**Page text**

******************************

Eviction prevention is not housing investment

July 13, 2021 12:02 am

A sheriff’s deputy in Newport News hands eviction paperwork last year to Cecelia Woodard, who said she was unable to find work during the pandemic and was five months behind on her rent. (Ned Oliver/Virginia Mercury)

By Michelle Krocker

America has a housing crisis — an affordability crisis, as well as a housing-supply crisis. Recently, the National Association of Realtors released a report showing that over the last 20 years new housing starts (new residential construction projects) fell 5.5 million units short of long-term historical levels.

“The scale of the problem is so large,” said David Bank, senior vice president of Rosen Consulting Group and one of the report’s authors. “We need affordable, we need market-rate, we need single-family, we need multifamily.” 

Our region is also experiencing a housing crisis. To address our unmet housing needs, elected officials from the District, Maryland and Virginia unanimously adopted the Council of Governments’ regional goal of producing 375,000 net new housing units between 2015 and 2030. Housing should be located in activity centers near transit, with one-third of the units serving low-income households and one-third for middle-income households. The regional goal translates into 25,000 net new housing units per year, so clearly we need to build more housing

The eviction crisis created by the pandemic is unlike anything we have experienced in our lifetimes. Through multiple assistance programs, the federal government has responded with substantial tranches of funding to provide financial resources to prevent evictions by paying back rent, advancing rent for those impacted by COVID, and helping landlords remain solvent.

However, the administrative process of getting that much money out the door has been daunting for state and local governments, resulting in bottlenecks to deliver relief assistance. With the end to the CDC moratorium on July 31 — with little hope for further extension — strategies for mutually beneficial agreements between landlords and tenants, with the help of trusted community partners and continued rental assistance will be needed to stave off an eviction catastrophe. 

Eviction Prevention ≠ Housing Investment

It is imperative that this relief assistance not be construed as solving our pre-pandemic housing crisis. Eviction prevention does not solve the historic under-investment in housing production and preservation — investments to end homelessness, provide permanent supportive housing for persons with disabilities, create housing that’s affordable for low and moderate income households, young families wanting to buy their first home and seniors on fixed incomes who want to remain in their communities. 

Over the coming months, the Virginia General Assembly and localities throughout the commonwealth will make consequential decisions on how to spend the largesse from the American Rescue Plan funds. With accounts of Virginia’s better-than-expected financial recovery from the pandemic, housing advocates should be bold in their recommendations for how Virginia allocates the $4.3 billion in federal funds.

Having secured historic gains for the state Housing Trust Fund, permanent supportive housing, and the new Virginia Opportunity Tax Credit, it’s time to build a housing trust fund that closes the gap of only 4 affordable units for every 10 households eligible for housing that’s affordable. 

It is also the time for NoVA advocates to press local governments for the funding needed to meet their share of the region’s housing goals as defined by the COG pledge. This is housing’s moment to imagine a region and a Commonwealth that is fair, equitable, inclusive and provides housing for all. Let’s not squander this unique opportunity. 

Michelle Krocker is the executive director of the Northern Virginia Affordable Housing Alliance.

******************************

**Dataset excerpts**
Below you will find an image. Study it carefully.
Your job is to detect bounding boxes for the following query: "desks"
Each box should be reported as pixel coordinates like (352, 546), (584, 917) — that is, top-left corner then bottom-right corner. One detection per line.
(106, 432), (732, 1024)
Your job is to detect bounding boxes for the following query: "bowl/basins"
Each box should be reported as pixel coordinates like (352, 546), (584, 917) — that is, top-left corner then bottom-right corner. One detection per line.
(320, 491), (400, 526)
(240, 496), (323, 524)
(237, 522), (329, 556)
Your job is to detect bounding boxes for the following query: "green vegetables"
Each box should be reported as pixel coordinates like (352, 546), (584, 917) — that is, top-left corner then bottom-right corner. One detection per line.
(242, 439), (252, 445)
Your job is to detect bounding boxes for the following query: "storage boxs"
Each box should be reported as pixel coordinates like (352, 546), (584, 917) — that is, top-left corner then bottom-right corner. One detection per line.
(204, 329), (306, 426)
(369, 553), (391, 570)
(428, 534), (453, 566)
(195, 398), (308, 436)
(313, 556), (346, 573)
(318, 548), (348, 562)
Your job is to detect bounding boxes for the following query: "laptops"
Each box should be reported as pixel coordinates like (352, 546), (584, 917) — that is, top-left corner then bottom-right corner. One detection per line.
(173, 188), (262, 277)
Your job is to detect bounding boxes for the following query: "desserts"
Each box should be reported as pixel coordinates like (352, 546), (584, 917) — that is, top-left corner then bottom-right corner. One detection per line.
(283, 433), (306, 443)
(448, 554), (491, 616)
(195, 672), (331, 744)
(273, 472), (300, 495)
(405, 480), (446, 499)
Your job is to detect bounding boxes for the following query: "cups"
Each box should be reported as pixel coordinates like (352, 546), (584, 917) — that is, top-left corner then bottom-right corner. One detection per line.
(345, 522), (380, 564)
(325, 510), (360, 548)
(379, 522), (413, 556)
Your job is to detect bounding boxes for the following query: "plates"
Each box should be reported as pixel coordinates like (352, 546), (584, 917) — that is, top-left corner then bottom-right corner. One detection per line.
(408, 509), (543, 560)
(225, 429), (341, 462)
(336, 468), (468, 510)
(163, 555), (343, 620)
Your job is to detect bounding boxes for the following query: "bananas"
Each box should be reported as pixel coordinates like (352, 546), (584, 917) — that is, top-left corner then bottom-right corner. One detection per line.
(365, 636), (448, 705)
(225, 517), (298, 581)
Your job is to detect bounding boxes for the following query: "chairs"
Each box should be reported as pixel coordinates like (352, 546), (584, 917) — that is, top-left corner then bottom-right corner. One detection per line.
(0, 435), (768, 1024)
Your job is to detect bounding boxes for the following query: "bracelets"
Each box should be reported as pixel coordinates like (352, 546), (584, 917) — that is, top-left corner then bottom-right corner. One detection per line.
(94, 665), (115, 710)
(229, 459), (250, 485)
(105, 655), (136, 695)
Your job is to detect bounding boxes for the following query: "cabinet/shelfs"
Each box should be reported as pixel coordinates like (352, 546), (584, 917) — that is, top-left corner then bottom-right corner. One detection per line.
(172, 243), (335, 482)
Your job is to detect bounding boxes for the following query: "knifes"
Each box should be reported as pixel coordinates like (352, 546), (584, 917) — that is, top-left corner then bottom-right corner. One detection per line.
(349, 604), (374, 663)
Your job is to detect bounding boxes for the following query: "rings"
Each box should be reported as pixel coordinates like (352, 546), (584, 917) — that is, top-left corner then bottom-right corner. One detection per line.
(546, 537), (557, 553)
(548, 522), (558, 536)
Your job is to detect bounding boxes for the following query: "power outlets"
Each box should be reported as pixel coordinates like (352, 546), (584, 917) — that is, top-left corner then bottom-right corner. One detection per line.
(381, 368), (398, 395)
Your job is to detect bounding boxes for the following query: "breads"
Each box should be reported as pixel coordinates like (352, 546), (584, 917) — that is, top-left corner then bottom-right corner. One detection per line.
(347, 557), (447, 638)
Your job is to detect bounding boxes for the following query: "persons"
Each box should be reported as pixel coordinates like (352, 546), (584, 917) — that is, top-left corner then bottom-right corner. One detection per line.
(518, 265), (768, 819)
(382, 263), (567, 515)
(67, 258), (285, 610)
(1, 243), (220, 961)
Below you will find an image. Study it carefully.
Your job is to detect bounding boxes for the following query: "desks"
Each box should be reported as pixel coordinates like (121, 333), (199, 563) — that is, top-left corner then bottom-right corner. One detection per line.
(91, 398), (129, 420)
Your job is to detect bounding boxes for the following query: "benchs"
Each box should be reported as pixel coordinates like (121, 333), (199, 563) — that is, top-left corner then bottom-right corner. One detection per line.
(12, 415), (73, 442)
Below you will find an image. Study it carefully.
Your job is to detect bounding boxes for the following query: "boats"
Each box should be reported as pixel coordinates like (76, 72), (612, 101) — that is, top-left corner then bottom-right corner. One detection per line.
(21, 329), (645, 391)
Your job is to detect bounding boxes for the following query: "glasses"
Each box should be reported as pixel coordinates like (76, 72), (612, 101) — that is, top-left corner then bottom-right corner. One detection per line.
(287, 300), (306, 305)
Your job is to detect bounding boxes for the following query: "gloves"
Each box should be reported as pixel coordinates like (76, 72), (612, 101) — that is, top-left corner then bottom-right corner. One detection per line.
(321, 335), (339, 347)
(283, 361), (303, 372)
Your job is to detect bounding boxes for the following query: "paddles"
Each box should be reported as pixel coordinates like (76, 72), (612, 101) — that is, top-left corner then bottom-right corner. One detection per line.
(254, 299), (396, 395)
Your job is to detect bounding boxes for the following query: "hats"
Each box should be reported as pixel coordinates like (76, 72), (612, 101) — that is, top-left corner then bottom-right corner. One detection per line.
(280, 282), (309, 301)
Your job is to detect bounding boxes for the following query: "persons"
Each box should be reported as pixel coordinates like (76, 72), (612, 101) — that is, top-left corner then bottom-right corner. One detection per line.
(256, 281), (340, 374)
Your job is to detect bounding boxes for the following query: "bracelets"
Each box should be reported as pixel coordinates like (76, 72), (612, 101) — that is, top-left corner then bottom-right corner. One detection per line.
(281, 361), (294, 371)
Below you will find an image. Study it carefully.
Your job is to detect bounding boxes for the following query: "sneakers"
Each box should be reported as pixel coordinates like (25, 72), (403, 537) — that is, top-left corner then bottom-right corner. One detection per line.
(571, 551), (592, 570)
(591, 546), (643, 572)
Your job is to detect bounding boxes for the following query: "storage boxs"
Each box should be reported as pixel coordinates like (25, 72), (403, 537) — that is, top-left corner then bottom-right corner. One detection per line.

******************************

**Task requirements**
a. Write out the part of the housing article starting at "Eviction Prevention ≠" and ending at "in their communities.".
b. According to the housing article, how many net new housing units does the Council of Governments' regional goal call for between 2015 and 2030?
You won't need the listing here.

**Responses by task**
a.
Eviction Prevention ≠ Housing Investment

It is imperative that this relief assistance not be construed as solving our pre-pandemic housing crisis. Eviction prevention does not solve the historic under-investment in housing production and preservation — investments to end homelessness, provide permanent supportive housing for persons with disabilities, create housing that’s affordable for low and moderate income households, young families wanting to buy their first home and seniors on fixed incomes who want to remain in their communities.

b. 375,000